Le chômage de masse est donc un terreau favorable au développement de l’intérim, d’autant que les gouvernements y ont souvent répondu par la « flexibilisation » du travail. « Les gouvernements successifs ont favorisé l’installation de l’intérim en suivant l’idée libérale selon laquelle le niveau de l’emploi est déterminé par un marché, explique l’économiste. S elon eux, pour que le marché du travail fonctionne bien, il faut qu’il soit flexible. On a donc considérablement flexibilisé le travail ces vingt dernières années ; pourtant, ça ne s’est pas concrétisé en matière d’emploi. On a juste réussi à déstabiliser le salariat. »

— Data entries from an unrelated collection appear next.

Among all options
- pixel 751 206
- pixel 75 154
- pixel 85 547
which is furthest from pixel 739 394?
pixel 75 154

« Avec la galère, ton horizon se raccourcit, témoigne Pierre, de Génération précaire. T u n’arrives plus à anticiper sur trois jours. » Les intérimaires sont plongés dans un grand isolement, ils évoluent seuls et peinent à faire valoir leurs droits. « Les intérimaires ne sont pas défendus, déplore-t-il. L es militants des mouvements de précaires ne sont pas aussi affectés que les gens qu’ils défendent. » Une mobilisation des intérimaires est très improbable, constate Dominique Glaymann, mais « on pourrait en revanche retrouver des explosions de violence, par exemple dans certaines banlieues, qui sont fortement concernées par l’emploi intérimaire ».
« Le problème est loin d’être nouveau, rappelle un travailleur social d’une mission locale [^3]. On voit en revanche avec la crise s’installer une déprime totale et un repli des jeunes sur eux-mêmes, loin de tout esprit de révolte. Ce sont des événements ponctuels qui déclenchent des moments de révolte, ça peut émerger sur des étincelles. » Ce qui fait vraiment défaut depuis quinze ans, tranche-t-il, « c’est une véritable politique d’insertion de la jeunesse ».
Le récent « plan de relance » du gouvernement, loin de tout changement de cap, prévoit d’offrir aux agences d’intérim une partie de la mission d’insertion des Pôles emploi pour pallier leur baisse d’activité. « On privatise l’insertion, dénonce Christophe Ramaux. En somme, le gouvernement profite de la crise pour céder un peu plus au lobby des boîtes d’intérim. »
[^2]: Auteur d’Emploi : éloge de stabilité, éditions Mille et Une Nuits, 2006.
[^3]: Il reste anonyme de peur d’exposer sa structure à des coupes budgétaires.